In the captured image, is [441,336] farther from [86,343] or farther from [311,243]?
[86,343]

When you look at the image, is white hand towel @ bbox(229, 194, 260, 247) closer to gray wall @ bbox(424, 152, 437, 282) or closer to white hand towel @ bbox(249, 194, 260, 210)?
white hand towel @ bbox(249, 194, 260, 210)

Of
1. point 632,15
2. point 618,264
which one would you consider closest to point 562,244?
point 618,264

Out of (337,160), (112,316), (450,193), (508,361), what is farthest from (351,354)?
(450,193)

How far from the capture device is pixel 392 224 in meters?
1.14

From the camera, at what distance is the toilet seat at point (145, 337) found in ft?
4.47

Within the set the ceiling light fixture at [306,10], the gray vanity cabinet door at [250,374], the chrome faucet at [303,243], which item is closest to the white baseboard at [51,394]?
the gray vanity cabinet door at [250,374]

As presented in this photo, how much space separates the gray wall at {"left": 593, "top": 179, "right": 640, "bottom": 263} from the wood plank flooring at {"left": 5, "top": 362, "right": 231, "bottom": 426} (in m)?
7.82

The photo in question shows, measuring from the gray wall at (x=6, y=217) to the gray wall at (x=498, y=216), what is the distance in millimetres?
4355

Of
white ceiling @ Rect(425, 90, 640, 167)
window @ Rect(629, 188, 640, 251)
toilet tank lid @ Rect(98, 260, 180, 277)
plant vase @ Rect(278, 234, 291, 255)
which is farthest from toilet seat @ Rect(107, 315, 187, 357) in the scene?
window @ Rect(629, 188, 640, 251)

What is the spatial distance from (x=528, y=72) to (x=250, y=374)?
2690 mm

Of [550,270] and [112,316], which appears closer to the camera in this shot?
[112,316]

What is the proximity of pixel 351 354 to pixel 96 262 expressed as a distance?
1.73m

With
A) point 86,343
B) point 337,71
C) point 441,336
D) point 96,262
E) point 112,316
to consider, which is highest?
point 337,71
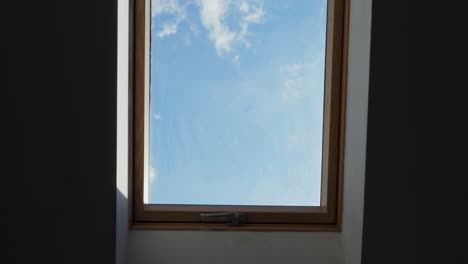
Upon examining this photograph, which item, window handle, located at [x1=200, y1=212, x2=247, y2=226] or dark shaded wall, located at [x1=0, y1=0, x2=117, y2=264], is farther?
window handle, located at [x1=200, y1=212, x2=247, y2=226]

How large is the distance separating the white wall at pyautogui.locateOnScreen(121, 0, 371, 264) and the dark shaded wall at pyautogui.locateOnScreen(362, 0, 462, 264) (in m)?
0.09

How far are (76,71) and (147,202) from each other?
21.1 inches

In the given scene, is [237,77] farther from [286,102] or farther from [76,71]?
[76,71]

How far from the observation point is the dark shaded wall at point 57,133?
1506mm

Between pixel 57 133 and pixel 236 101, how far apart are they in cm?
59

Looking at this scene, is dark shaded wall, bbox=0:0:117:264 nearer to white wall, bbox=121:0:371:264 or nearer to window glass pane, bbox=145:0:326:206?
white wall, bbox=121:0:371:264

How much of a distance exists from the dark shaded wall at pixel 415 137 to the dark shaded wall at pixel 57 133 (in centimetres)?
74

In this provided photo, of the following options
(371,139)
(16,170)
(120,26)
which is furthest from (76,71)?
(371,139)

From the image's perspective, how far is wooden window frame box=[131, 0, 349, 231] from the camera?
1.78 metres

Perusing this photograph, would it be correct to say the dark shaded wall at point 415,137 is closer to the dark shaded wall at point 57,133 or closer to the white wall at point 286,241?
the white wall at point 286,241

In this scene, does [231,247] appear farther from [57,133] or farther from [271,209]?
[57,133]

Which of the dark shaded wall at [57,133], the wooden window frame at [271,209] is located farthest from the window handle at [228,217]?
the dark shaded wall at [57,133]

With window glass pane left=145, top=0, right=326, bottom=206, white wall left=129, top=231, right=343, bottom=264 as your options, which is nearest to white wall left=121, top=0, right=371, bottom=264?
white wall left=129, top=231, right=343, bottom=264

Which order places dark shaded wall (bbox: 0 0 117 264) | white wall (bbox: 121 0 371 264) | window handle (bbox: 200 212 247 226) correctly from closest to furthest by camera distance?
dark shaded wall (bbox: 0 0 117 264) < white wall (bbox: 121 0 371 264) < window handle (bbox: 200 212 247 226)
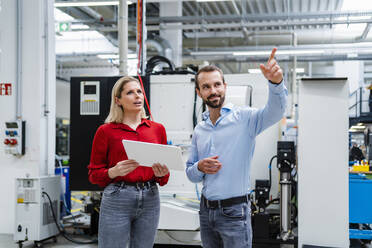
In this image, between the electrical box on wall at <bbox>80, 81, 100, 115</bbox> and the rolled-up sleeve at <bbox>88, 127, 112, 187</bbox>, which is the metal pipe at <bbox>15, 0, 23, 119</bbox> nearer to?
the electrical box on wall at <bbox>80, 81, 100, 115</bbox>

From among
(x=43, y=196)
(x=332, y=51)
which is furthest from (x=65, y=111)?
(x=43, y=196)

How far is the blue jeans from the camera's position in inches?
66.9

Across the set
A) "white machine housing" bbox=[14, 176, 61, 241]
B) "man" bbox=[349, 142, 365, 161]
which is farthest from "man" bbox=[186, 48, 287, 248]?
"man" bbox=[349, 142, 365, 161]

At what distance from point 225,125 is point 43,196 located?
3152 mm

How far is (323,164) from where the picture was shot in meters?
3.53

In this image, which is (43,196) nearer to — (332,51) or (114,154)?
(114,154)

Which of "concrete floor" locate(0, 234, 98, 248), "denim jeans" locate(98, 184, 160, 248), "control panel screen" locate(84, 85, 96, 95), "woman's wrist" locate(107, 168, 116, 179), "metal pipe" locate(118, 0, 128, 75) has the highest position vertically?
"metal pipe" locate(118, 0, 128, 75)

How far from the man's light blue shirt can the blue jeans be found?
2.5 inches

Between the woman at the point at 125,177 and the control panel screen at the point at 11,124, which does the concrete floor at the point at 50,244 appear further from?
the woman at the point at 125,177

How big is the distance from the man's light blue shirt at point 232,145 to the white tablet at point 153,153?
0.11 m

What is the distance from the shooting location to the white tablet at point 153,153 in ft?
5.78

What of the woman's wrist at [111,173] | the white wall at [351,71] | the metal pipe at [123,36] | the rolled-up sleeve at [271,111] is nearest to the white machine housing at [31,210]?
the metal pipe at [123,36]

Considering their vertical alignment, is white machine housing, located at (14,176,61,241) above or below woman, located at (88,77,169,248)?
below

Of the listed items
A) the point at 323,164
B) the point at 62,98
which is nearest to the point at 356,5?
the point at 323,164
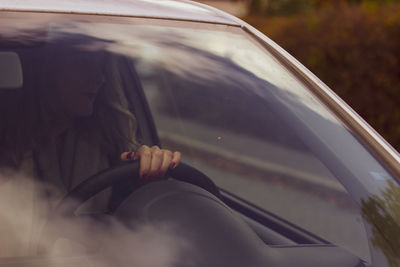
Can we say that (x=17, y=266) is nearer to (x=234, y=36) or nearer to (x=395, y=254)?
(x=395, y=254)

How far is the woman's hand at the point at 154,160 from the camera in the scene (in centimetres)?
182

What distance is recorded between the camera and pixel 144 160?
6.18 feet

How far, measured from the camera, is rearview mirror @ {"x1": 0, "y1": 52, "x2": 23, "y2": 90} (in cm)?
185

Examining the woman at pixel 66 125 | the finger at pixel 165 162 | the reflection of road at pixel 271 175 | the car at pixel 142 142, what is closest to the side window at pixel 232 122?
the car at pixel 142 142

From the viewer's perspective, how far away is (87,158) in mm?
1960

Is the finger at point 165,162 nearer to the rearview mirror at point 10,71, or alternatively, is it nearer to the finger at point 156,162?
the finger at point 156,162

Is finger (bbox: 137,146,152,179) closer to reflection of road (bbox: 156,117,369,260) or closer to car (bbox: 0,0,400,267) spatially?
car (bbox: 0,0,400,267)

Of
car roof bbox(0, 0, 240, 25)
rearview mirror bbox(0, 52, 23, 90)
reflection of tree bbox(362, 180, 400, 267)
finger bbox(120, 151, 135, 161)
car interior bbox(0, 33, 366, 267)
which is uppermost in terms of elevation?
car roof bbox(0, 0, 240, 25)

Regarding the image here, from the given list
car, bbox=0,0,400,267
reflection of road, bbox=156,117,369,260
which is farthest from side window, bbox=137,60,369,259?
reflection of road, bbox=156,117,369,260

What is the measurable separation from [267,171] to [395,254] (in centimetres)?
581

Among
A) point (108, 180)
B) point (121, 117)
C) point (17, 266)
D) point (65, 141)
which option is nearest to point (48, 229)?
point (17, 266)

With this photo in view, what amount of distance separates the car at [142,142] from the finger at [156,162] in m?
0.04

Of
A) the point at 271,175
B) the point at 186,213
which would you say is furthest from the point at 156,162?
the point at 271,175

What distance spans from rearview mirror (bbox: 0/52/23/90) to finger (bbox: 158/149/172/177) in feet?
1.58
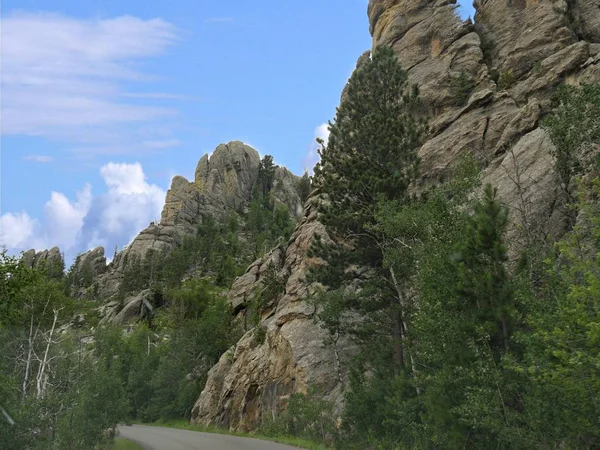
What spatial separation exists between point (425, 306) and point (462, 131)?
25494mm

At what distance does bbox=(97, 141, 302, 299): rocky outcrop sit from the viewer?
12038cm

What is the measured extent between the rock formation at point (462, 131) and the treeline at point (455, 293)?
3.61 metres

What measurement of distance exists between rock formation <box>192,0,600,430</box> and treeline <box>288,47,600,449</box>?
361 cm

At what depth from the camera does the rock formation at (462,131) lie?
29219mm

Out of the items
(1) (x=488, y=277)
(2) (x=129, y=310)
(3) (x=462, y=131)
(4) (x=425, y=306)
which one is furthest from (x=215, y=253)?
(1) (x=488, y=277)

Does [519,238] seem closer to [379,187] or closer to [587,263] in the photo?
[379,187]

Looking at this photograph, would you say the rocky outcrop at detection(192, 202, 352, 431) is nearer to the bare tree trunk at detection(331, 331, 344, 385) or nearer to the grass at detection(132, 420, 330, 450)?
the bare tree trunk at detection(331, 331, 344, 385)

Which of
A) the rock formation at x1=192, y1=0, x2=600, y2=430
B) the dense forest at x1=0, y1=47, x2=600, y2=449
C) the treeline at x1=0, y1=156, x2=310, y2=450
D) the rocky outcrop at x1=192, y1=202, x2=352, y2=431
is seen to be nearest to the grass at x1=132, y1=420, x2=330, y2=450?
the dense forest at x1=0, y1=47, x2=600, y2=449

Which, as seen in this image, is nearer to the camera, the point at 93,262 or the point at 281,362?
the point at 281,362

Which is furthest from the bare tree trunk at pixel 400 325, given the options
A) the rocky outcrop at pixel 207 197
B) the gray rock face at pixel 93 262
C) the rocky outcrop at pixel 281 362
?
the gray rock face at pixel 93 262

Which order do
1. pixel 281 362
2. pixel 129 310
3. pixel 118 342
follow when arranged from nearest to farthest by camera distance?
pixel 281 362
pixel 118 342
pixel 129 310

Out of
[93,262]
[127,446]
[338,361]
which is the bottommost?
[127,446]

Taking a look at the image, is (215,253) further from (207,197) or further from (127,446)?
(127,446)

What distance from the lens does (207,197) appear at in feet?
437
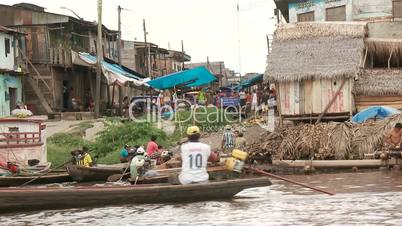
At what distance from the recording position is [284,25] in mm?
23281

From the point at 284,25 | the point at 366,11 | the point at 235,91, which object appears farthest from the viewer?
the point at 235,91

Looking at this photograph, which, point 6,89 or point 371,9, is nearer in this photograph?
point 371,9

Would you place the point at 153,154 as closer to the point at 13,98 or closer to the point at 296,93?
the point at 296,93

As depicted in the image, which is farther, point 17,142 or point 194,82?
point 194,82

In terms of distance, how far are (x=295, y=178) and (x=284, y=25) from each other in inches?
312

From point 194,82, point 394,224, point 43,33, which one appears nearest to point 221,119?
point 194,82

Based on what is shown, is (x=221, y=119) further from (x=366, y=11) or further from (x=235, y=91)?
(x=235, y=91)

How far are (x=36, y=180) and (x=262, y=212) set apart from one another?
28.3ft

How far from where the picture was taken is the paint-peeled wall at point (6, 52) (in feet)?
103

-------

No pictures belong in the copy: reproduce exactly the lines above from the one that contains "Taking a look" through the last line of the entries.

Taking a look at the image, is (215,253) further from (207,197) or further from (127,446)?
(127,446)

What distance from the lens does (207,197) appear at in feet?
437
At what distance from the recording position is [284,25] in mm?
23281

From the point at 284,25 | the point at 366,11 | the point at 235,91, which object appears farthest from the viewer?
the point at 235,91

Looking at this photograph, which, point 6,89 or point 371,9, is nearer in this photograph?
point 371,9

Would you place the point at 153,154 as closer to the point at 13,98 or closer to the point at 296,93?
the point at 296,93

As depicted in the image, which is farther, point 17,142 or point 194,82?
point 194,82

In terms of distance, how far are (x=295, y=178) and (x=284, y=25) from each other in inches?
312

From point 194,82, point 394,224, point 43,33, which one appears nearest to point 221,119?
point 194,82

Based on what is shown, is (x=221, y=119) further from (x=366, y=11) or further from (x=235, y=91)?
(x=235, y=91)

How far are (x=36, y=180) and (x=262, y=212) set apart from one another?
28.3ft

How far from where the picture was taken is the paint-peeled wall at point (6, 52) (in feet)?
103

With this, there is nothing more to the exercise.